One reason the courts exist is to temper the excesses and vagaries of crude majoritarianism. There is no reason whatsoever to shy away from demanding that courts uphold law as written — which is not the same as judicial activism, though liberals gleefully conflate the two. Scher argues that, historically speaking, Trump’s record on judges been neither unique nor impressive, and that his loss might well pave the way for more liberal judges. That’s certainly one way to look at it. Another way to look at it is that Trump’s improbable win interrupted a potential 16-year string of anti-constitutional appointments, and to some degree balanced the ideological disposition of the courts moving forward. The idea that Democrats wouldn’t have waged the same war on the judiciary if Hillary had won — after they had blown up the judicial filibuster — is, of course, baloney. They just thought they were going to win again.

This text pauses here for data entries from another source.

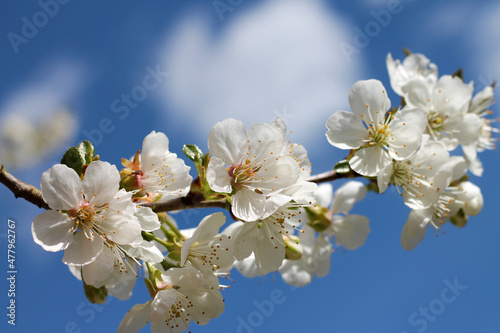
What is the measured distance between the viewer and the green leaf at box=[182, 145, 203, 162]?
1896mm

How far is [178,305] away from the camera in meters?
1.92

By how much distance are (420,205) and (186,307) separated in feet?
3.97

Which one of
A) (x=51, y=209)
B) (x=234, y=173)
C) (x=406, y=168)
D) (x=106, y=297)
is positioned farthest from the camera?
(x=406, y=168)

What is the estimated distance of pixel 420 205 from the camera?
2.22 metres

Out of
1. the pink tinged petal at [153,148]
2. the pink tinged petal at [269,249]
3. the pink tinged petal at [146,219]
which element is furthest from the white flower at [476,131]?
the pink tinged petal at [146,219]

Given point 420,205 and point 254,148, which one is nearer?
point 254,148

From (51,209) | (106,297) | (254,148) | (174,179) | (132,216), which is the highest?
(254,148)

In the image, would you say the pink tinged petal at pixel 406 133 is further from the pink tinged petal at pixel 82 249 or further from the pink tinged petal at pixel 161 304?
the pink tinged petal at pixel 82 249

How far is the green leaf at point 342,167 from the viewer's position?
2.16m

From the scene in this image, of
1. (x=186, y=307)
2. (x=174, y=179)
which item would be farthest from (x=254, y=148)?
(x=186, y=307)

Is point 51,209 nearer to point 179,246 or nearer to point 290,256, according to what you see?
point 179,246

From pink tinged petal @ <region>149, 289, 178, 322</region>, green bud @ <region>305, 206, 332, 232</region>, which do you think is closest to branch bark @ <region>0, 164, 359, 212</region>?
pink tinged petal @ <region>149, 289, 178, 322</region>

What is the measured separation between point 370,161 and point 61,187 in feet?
4.46

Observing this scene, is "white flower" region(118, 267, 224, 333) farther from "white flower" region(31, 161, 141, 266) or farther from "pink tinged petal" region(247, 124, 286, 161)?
"pink tinged petal" region(247, 124, 286, 161)
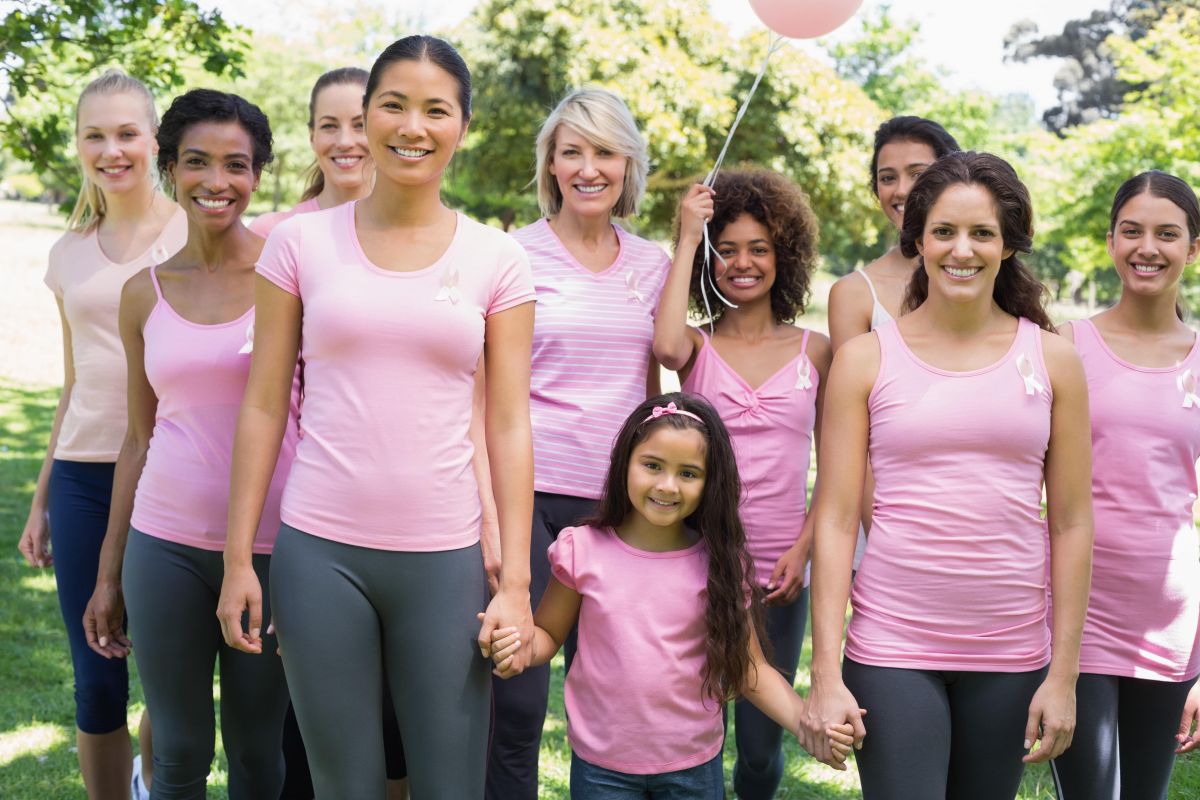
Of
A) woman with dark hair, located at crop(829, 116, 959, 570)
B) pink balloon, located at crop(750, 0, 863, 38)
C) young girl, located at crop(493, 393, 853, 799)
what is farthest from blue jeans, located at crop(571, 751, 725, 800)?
pink balloon, located at crop(750, 0, 863, 38)

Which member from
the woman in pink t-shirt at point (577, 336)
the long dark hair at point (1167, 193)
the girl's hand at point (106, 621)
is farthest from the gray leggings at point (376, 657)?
the long dark hair at point (1167, 193)

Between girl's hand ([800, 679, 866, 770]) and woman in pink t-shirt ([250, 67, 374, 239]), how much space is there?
2.19m

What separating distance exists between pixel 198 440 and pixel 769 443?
1.55 m

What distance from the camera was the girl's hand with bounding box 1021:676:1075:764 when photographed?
248cm

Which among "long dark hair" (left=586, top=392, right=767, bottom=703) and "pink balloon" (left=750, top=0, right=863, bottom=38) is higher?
"pink balloon" (left=750, top=0, right=863, bottom=38)

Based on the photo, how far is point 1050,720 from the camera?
247cm

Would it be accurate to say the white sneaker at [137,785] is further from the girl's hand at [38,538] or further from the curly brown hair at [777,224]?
the curly brown hair at [777,224]

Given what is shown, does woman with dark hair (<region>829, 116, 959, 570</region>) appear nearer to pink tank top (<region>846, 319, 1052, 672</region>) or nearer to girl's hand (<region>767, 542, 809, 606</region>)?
girl's hand (<region>767, 542, 809, 606</region>)

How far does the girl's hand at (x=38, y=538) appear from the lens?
3672mm

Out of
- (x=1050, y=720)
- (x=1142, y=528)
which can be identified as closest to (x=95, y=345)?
(x=1050, y=720)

“But Gorsuch” also had immediate implications. Without Gorsuch there is no Janus v. AFSCME, and unions would still be forcing workers to pay dues to organizations that participate in political causes they do not support. Without Neil Gorsuch and Brett Kavanaugh — who, say what you will about Trump, was unlikely to have sustained the support of any other Republican president through such a malicious confirmation battle — states such as Colorado would still openly be destroying the lives of Americans over thought crimes.

A Supreme Court with two Hillary appointees would be whittling away the free-speech protections of Citizens United. It would be hammering the Second Amendment protections that were reaffirmed by Heller and McDonald. Roberts may view himself as a Solomonic strategist and stickler for precedent, but his liberal colleagues have little problem dispensing with it whenever convenient.

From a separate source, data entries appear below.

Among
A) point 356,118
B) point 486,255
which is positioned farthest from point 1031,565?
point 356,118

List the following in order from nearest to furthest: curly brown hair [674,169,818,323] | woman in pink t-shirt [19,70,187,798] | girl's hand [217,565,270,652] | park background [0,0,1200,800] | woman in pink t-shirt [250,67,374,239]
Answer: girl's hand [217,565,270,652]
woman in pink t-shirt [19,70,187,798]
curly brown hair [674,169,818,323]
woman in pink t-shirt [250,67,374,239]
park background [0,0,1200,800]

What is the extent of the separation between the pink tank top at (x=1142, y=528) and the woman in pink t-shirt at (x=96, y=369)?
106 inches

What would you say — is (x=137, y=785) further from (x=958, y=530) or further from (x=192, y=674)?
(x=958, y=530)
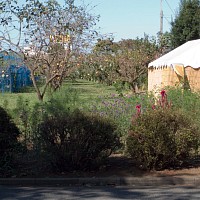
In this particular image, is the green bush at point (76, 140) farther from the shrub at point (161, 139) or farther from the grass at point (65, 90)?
the grass at point (65, 90)

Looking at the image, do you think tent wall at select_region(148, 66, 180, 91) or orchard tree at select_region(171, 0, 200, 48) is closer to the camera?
tent wall at select_region(148, 66, 180, 91)

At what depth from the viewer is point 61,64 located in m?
23.8

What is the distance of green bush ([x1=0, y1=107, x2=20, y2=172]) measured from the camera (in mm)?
10391

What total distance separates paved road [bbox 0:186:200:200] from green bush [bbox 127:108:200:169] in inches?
29.9

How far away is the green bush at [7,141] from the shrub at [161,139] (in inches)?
95.5

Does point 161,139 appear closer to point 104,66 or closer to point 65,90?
point 65,90

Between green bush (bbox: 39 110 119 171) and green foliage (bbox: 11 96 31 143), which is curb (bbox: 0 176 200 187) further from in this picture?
green foliage (bbox: 11 96 31 143)

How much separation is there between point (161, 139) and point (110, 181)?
1320 millimetres

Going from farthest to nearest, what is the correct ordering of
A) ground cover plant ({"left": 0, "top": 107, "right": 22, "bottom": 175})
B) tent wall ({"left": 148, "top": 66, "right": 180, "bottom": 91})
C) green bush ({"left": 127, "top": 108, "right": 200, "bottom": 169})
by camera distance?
tent wall ({"left": 148, "top": 66, "right": 180, "bottom": 91}) → ground cover plant ({"left": 0, "top": 107, "right": 22, "bottom": 175}) → green bush ({"left": 127, "top": 108, "right": 200, "bottom": 169})

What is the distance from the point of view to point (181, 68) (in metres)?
18.0

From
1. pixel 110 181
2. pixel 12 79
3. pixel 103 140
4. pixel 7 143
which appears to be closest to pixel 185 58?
pixel 103 140

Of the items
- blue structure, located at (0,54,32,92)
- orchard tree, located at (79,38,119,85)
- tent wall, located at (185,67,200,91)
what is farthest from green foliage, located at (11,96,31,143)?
blue structure, located at (0,54,32,92)

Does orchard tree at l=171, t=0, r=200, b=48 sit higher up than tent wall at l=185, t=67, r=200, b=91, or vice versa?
orchard tree at l=171, t=0, r=200, b=48

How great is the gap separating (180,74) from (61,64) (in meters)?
7.52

It’s understandable that conservatives feel frustrated. When Republicans take Congress, Barack Obama simply circumvents the legislative branch and create laws by fiat. When Republicans win back the presidency, Democrats refuse to accept the legitimacy of the election, and spend the entire term trying to overturn the results, while convincing their constituents that the constitutionally prescribed election process is illegitimate. And when Republican presidents attempt to overturn the previous president’s diktats, using the very same mechanisms, the Court stops them.

It’s true, as well, that Republican presidents often flub their picks. Gorsuch disappointed social conservatives when helping invent new protections for LGBT workers. Roberts, a George W. Bush appointee, will be a perpetual disappointment, I’m sure. Yet both are worlds better than the alternative. You don’t need to look any farther than the Montana school-choice decision to understand why.

The lesson gleaned from recent history isn’t that Republicans have gotten a “bad deal,” but rather that Republicans should fight harder to seat more jurists like Clarence Thomas and fewer like John Roberts. There is no “winning” in politics, after all, there is just the constant struggle. Conservatives, as their name indicates, rack up unappreciated victories by hindering the progress of bad ideas and preventing them from coagulating into law.

Was Gorsuch worth it? Counter-histories are most often a waste of time. Perhaps Trump’s election damaged the long-term prospects of conservative causes. Perhaps Democrats wouldn’t have radicalized as quickly had Hillary been president. It doesn’t really matter now. There are plenty of reasons a person may have not to vote for Donald Trump, yes. But the underlying arguments for “But Gorsuch” are stronger than ever.